How Factoring Works

How Factoring Works

Any business who sells to other businesses on credit terms is able to factor its accounts.

A factoring facility allows a business to eliminate the gap between the time an invoice is raised and the time payment is received from a customer – thus converting your credit accounts into cash accounts – imagine having COD customers only!!

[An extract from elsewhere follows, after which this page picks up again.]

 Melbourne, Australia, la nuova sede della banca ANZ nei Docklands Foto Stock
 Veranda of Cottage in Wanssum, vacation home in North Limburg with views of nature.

As a result the cash flow of the business is improved dramatically.

The Factoring Process
Step One
Your business delivers a product to or provides a service for, your customer.
Step Two
An invoice is raised by the business.
Step Three
This invoice is sent to Business Capital Financial Group together with a “proof of delivery” document, such as a delivery docket or a consignment note.
Step Four Upon receipt of your invoices they are scanned and then posted by Business Capital Financial Group to your customer.
Step Five The invoices are processed and funds are deposited electronically into your bank account within 24 hours of their receipt. (Up to 90% of invoice value.)
Step Six Business Capital Financial Group follows up the payment of the account in accordance with your terms of trade.
Step Seven
Your customers then remit payments to Business Capital Financial Group.
Step Eight The balance of the invoice (less the factoring fees) is then paid to you.

Now your business can enjoy increased sales offering credit terms … and still get paid within 24 hours.